**Job**. Reproduce the entries word for word, and omit any picture you find in them.

**Dataset rows**.
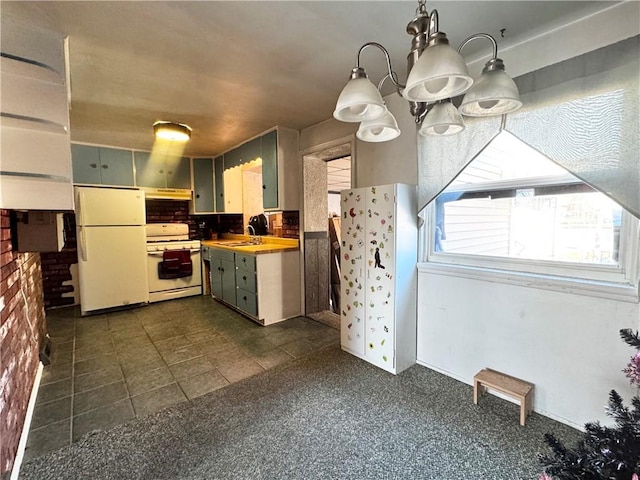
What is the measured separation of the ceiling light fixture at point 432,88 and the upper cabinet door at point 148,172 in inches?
165

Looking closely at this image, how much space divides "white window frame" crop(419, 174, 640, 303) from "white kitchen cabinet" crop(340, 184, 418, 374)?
201 millimetres

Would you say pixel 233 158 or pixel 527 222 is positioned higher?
pixel 233 158

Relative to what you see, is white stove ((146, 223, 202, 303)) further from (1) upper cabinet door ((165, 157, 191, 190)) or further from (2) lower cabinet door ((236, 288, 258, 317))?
(2) lower cabinet door ((236, 288, 258, 317))

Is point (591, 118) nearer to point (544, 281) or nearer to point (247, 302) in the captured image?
point (544, 281)

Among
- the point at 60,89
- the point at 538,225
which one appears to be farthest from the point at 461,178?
the point at 60,89

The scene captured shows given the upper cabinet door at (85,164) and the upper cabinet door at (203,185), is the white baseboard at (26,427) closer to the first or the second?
the upper cabinet door at (85,164)

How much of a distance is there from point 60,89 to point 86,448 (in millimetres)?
2179

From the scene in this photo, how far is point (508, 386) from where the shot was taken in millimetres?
1907

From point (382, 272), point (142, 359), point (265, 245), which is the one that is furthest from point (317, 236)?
point (142, 359)

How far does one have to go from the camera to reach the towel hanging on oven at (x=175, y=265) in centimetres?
457

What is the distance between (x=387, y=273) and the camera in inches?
94.7

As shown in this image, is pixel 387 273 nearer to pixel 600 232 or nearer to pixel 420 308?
pixel 420 308

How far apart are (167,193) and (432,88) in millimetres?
4693

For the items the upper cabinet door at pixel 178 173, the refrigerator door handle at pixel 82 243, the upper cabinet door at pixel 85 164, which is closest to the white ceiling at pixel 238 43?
the upper cabinet door at pixel 85 164
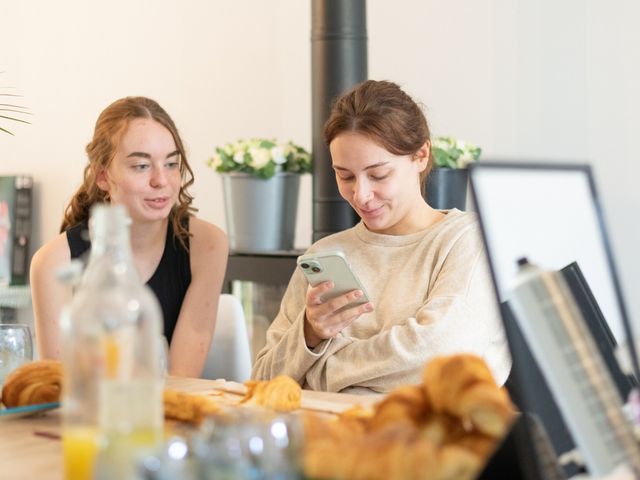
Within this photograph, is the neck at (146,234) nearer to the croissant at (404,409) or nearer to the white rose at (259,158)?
the white rose at (259,158)

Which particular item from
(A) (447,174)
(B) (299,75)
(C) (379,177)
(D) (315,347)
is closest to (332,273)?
(D) (315,347)

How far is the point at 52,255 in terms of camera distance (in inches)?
91.5

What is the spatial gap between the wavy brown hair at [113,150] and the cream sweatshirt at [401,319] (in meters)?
0.41

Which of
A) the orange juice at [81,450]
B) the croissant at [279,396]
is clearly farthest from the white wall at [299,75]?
the orange juice at [81,450]

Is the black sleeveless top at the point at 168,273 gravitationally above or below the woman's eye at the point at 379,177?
below

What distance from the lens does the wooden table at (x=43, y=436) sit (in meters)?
1.12

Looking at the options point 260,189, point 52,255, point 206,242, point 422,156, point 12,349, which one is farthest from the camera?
point 260,189

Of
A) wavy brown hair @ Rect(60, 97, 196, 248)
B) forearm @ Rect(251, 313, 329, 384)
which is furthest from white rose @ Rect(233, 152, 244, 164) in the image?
forearm @ Rect(251, 313, 329, 384)

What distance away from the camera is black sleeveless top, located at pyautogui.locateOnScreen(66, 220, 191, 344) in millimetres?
2389

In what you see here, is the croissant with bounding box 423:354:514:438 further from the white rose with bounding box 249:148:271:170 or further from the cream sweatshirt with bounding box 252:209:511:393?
the white rose with bounding box 249:148:271:170

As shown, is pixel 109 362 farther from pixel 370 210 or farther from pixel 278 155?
pixel 278 155

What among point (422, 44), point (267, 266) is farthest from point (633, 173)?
point (267, 266)

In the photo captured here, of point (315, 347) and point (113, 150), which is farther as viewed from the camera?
point (113, 150)

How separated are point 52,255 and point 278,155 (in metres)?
1.17
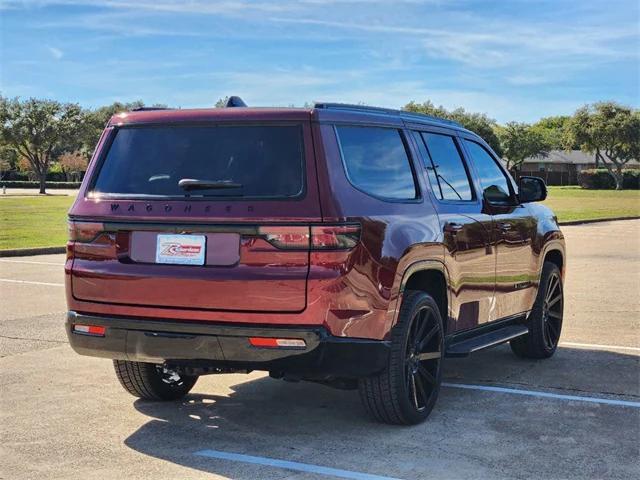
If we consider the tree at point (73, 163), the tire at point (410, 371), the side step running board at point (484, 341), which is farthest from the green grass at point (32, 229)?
the tree at point (73, 163)

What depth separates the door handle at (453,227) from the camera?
19.7 ft

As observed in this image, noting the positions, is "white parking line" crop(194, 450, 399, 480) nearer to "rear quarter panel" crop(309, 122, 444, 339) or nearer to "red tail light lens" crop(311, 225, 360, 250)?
"rear quarter panel" crop(309, 122, 444, 339)

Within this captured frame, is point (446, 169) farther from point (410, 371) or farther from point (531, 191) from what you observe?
point (410, 371)

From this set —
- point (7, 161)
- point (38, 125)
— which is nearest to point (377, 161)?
point (38, 125)

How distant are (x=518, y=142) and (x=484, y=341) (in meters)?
110

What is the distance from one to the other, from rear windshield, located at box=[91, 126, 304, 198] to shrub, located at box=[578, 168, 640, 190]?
8209 centimetres

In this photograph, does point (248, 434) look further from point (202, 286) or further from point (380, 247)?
point (380, 247)

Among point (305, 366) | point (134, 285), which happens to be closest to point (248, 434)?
point (305, 366)

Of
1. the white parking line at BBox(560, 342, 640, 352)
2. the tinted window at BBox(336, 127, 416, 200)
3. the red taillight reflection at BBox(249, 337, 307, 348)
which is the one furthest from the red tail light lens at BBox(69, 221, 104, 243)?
the white parking line at BBox(560, 342, 640, 352)

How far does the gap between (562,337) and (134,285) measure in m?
5.21

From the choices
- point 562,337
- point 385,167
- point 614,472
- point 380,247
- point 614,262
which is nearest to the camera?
point 614,472

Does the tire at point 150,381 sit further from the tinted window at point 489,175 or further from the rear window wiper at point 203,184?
the tinted window at point 489,175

**Worked answer**.
What is the measured separation of the ceiling light fixture at point 432,88 and the upper cabinet door at point 148,172 in inches?
165

Looking closely at this image, how much space divides "white window frame" crop(419, 174, 640, 303) from "white kitchen cabinet" crop(340, 184, 418, 374)?
201 millimetres

Would you say pixel 233 158 or pixel 527 222 is positioned higher?
pixel 233 158

Relative to what you see, is white stove ((146, 223, 202, 303)) further from (1) upper cabinet door ((165, 157, 191, 190)) or further from (2) lower cabinet door ((236, 288, 258, 317))?
(2) lower cabinet door ((236, 288, 258, 317))

Is point (591, 118) nearer to point (544, 281) or nearer to point (247, 302) in the captured image?
point (544, 281)

Among
- the point at 60,89
- the point at 538,225
which one appears to be farthest from the point at 461,178?
the point at 60,89

The scene captured shows given the upper cabinet door at (85,164) and the upper cabinet door at (203,185), is the white baseboard at (26,427) closer to the first or the second?
the upper cabinet door at (85,164)

How much of a distance is there from point 60,89 to point 86,448 (in millimetres)?
2179

From the scene in this photo, how far is point (508, 386) from where the shot was taken in millimetres?
1907

From point (382, 272), point (142, 359), point (265, 245), which is the one that is furthest from point (317, 236)?
point (142, 359)

How far does one have to go from the camera to reach the towel hanging on oven at (x=175, y=265) in centimetres?
457

What is the distance between (x=387, y=273) and the camera in inches?
94.7

As shown in this image, is pixel 387 273 nearer to pixel 600 232 or nearer to pixel 420 308?
pixel 420 308

How far apart are (167,193) and (432,88) in millimetres?
4693

For the items the upper cabinet door at pixel 178 173, the refrigerator door handle at pixel 82 243, the upper cabinet door at pixel 85 164, which is closest to the white ceiling at pixel 238 43?
the upper cabinet door at pixel 85 164
Within this photograph, is the neck at (146,234) nearer to the croissant at (404,409) or nearer to the white rose at (259,158)?
the white rose at (259,158)

Which particular item from
(A) (447,174)
(B) (299,75)
(C) (379,177)
(D) (315,347)
is closest to (332,273)?
(D) (315,347)

How far is the point at 52,255 in terms of camera distance (in inches)?
91.5

What is the spatial gap between the wavy brown hair at [113,150] and the cream sweatshirt at [401,319] (in meters)?
0.41

Which of
A) the orange juice at [81,450]
B) the croissant at [279,396]
is clearly farthest from the white wall at [299,75]?
the orange juice at [81,450]

Is the black sleeveless top at the point at 168,273 gravitationally above or below the woman's eye at the point at 379,177?
below

What distance from the lens does the wooden table at (x=43, y=436) sit (in meters)?
1.12

Looking at the options point 260,189, point 52,255, point 206,242, point 422,156, point 12,349, which one is farthest from the camera?
point 260,189

Of
A) wavy brown hair @ Rect(60, 97, 196, 248)
B) forearm @ Rect(251, 313, 329, 384)
which is furthest from white rose @ Rect(233, 152, 244, 164) in the image?
forearm @ Rect(251, 313, 329, 384)

What distance away from the camera is black sleeveless top, located at pyautogui.locateOnScreen(66, 220, 191, 344) in millimetres?
2389

In what you see here, is the croissant with bounding box 423:354:514:438 further from the white rose with bounding box 249:148:271:170 or further from the cream sweatshirt with bounding box 252:209:511:393?
the white rose with bounding box 249:148:271:170

As shown, is pixel 109 362 farther from pixel 370 210 or farther from pixel 278 155?
pixel 278 155

What among point (422, 44), point (267, 266) is farthest from point (633, 173)?
point (267, 266)

In the photo captured here, of point (315, 347) and point (113, 150), which is farther as viewed from the camera?
point (113, 150)

How separated are point 52,255 and point 278,155 (in metres)?
1.17
If we consider the tree at point (73, 163), the tire at point (410, 371), the side step running board at point (484, 341), which is farthest from the green grass at point (32, 229)?
the tree at point (73, 163)

What depth separates the door handle at (453,227) from the camera?
19.7 ft

As observed in this image, noting the positions, is "white parking line" crop(194, 450, 399, 480) nearer to "rear quarter panel" crop(309, 122, 444, 339) or nearer to "red tail light lens" crop(311, 225, 360, 250)?
"rear quarter panel" crop(309, 122, 444, 339)

Within this captured frame, is point (446, 169) farther from point (410, 371) or farther from point (531, 191) from what you observe?
point (410, 371)

From this set —
- point (7, 161)
- point (38, 125)
— which is nearest to point (377, 161)?
point (38, 125)

How distant are (x=518, y=142) and (x=484, y=341) (in meters)?
110

What is the distance from one to the other, from rear windshield, located at box=[91, 126, 304, 198] to shrub, located at box=[578, 168, 640, 190]?
8209 centimetres

In this photograph, does point (248, 434) look further from point (202, 286) or further from point (380, 247)?
point (380, 247)

Among point (305, 366) | point (134, 285), which happens to be closest to point (248, 434)?
point (305, 366)

Of
1. the white parking line at BBox(560, 342, 640, 352)
2. the tinted window at BBox(336, 127, 416, 200)
3. the red taillight reflection at BBox(249, 337, 307, 348)
which is the one furthest from the red tail light lens at BBox(69, 221, 104, 243)?
the white parking line at BBox(560, 342, 640, 352)

How far does the gap between (562,337) and (134,285) measure in m?
5.21

From the choices
- point 562,337
- point 385,167
- point 614,472
- point 380,247
- point 614,262
which is nearest to the camera?
point 614,472

Does the tire at point 150,381 sit further from the tinted window at point 489,175 or further from the rear window wiper at point 203,184?
the tinted window at point 489,175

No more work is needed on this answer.